Please refer to the Safe Harbor Notice that appears in our presentation materials. Thank you. And now, I would like to turn the call over to Nanya Technology's President, Dr. Pei-Ing Lee, for the summary of operations and current quarter guidance. Dr. Lee, please begin.

Pei-Ing Lee
President and Director, Nanya Technology

Ladies and gentlemen, I'm Pei-Ing Lee. Welcome to Nanya Technology Q4 2024 Investor Conference. My presentation to you will start with our Q4 revenue and result, followed by 2024, the whole year revenue and result, and then CapEx and business achievement, then followed by market outlook. Finally, conclude by business review and outlook. For Q4 revenue and result, our Q4 2024 net sale comes to TWD 6.575 billion, compared to TWD 8.133 billion in Q3, which is down by 19.2%. The gross profit is negative TWD 695 million, compared to 264 million positive Q3. It's a negative of minus TWD 1.188 billion. Within this, the idle cost accountable for TWD 639 million has been included in Q4. This is due to power outage and some production reduction. The operating income comes to minus TWD 2.812 billion versus Q3 minus TWD 2.503 billion.

|---|

*Given request A*. Rewrite the Nanya Technology conference call passage starting at "Please refer to" and ending at "Lee, please begin.", switching "guidance" to "outlook".

|---|

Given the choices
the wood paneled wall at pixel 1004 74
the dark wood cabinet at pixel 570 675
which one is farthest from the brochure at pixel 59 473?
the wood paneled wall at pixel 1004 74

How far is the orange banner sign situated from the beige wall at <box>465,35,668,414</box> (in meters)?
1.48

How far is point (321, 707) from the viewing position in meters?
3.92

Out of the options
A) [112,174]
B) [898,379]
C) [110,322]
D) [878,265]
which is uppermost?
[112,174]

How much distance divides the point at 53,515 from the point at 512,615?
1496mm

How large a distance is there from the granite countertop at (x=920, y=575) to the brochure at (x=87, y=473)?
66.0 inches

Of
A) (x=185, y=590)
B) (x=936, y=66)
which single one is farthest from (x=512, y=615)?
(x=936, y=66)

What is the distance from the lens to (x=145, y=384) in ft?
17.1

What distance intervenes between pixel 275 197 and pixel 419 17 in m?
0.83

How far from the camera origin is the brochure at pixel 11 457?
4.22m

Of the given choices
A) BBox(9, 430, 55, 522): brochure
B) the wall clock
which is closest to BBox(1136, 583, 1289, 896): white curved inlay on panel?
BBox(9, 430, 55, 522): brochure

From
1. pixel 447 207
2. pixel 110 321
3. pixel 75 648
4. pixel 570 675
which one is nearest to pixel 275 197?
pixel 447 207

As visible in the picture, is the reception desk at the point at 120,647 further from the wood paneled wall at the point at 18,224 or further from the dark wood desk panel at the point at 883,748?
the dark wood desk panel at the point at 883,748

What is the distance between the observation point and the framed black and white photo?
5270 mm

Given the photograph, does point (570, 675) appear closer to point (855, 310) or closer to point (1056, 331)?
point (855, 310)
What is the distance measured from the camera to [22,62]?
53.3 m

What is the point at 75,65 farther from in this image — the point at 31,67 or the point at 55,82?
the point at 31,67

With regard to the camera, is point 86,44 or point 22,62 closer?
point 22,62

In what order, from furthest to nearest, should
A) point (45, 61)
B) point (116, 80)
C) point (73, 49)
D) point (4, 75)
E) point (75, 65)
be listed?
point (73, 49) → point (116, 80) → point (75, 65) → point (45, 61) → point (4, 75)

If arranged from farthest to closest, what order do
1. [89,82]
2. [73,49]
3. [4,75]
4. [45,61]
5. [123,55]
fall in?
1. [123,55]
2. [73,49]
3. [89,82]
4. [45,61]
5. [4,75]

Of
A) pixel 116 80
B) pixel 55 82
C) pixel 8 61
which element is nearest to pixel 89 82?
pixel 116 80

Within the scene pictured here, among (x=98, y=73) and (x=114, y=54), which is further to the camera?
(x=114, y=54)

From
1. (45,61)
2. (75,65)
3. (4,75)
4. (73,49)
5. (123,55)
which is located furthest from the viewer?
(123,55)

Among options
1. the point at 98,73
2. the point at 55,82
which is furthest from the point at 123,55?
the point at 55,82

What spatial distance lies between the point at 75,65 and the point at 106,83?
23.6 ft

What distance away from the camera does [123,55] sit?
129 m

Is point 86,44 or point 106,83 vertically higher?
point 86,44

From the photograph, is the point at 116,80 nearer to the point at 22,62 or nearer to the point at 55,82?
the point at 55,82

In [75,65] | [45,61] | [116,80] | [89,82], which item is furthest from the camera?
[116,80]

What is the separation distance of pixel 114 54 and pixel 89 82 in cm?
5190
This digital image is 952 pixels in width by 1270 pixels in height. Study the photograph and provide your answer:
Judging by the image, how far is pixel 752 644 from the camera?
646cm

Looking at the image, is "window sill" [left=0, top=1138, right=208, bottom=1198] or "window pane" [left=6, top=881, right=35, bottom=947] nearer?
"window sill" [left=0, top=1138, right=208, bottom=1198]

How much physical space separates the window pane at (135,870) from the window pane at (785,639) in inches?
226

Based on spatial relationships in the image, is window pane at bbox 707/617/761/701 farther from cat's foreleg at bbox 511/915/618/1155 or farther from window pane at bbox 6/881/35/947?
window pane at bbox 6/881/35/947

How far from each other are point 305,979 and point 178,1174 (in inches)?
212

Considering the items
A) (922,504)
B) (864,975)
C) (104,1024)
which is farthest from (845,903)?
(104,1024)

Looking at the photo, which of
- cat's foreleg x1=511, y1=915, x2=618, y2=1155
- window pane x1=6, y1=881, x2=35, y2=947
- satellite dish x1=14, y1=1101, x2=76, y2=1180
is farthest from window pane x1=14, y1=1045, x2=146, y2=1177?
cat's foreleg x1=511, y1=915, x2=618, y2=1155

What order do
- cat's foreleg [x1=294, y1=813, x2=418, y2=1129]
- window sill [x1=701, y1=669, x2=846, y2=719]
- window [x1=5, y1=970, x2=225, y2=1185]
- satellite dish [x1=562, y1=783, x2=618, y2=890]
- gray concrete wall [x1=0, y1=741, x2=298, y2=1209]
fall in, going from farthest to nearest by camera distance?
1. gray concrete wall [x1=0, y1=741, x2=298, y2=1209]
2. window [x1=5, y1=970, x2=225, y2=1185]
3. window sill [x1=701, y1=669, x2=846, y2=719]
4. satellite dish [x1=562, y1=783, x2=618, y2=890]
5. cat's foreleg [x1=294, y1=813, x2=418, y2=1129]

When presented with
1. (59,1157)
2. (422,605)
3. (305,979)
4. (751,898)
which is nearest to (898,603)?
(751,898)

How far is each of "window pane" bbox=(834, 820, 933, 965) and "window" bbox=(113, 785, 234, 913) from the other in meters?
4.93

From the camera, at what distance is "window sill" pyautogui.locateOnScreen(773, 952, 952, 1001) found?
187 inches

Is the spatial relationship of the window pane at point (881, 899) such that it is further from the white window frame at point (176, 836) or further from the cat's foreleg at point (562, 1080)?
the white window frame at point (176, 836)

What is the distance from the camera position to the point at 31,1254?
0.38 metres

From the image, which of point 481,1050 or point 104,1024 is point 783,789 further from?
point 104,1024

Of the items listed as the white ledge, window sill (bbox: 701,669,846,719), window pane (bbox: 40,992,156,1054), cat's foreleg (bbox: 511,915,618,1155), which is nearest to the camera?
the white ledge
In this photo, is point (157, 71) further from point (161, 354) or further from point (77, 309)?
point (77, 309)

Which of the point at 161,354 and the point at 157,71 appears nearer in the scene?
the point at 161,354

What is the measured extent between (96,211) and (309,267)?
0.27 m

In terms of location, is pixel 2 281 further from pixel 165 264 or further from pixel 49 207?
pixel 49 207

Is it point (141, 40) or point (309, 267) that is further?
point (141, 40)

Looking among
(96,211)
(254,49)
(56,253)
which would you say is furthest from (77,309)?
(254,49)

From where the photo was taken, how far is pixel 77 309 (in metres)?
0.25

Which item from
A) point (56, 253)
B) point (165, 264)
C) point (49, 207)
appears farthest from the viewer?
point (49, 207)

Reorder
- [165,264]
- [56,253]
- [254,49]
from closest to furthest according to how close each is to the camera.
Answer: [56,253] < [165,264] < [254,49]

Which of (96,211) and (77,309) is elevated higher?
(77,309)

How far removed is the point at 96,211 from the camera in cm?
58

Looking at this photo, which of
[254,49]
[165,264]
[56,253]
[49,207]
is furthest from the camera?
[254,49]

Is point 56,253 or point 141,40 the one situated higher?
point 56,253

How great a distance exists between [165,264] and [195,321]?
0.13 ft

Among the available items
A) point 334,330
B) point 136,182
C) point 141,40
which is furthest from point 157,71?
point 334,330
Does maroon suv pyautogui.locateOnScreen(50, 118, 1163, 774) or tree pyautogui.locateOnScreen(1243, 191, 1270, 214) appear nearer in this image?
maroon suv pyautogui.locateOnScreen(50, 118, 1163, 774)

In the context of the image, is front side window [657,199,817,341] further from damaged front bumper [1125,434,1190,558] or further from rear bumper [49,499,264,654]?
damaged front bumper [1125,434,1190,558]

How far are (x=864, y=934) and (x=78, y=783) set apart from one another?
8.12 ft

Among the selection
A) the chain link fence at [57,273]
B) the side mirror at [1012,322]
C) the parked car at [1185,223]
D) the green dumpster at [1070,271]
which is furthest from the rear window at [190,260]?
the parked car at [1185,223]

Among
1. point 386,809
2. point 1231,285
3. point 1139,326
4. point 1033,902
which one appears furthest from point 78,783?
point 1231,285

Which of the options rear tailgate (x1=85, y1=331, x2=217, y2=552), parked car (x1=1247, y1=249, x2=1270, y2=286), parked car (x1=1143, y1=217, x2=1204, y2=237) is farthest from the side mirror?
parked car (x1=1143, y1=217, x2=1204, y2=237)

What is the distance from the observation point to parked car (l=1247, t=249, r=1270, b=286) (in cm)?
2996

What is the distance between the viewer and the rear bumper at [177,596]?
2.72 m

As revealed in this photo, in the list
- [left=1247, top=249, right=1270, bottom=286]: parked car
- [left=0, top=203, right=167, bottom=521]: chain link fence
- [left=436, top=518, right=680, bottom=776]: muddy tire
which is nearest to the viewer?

|---|

*Given request B*. Identify every line in the rows that contains the word "fence" and copy each one out.

*Written reply A*.
Please refer to the Safe Harbor Notice that appears in our presentation materials. Thank you. And now, I would like to turn the call over to Nanya Technology's President, Dr. Pei-Ing Lee, for the summary of operations and current quarter outlook. Dr. Lee, please begin.

*Written reply B*.
A) the chain link fence at [57,273]
- [left=0, top=203, right=167, bottom=521]: chain link fence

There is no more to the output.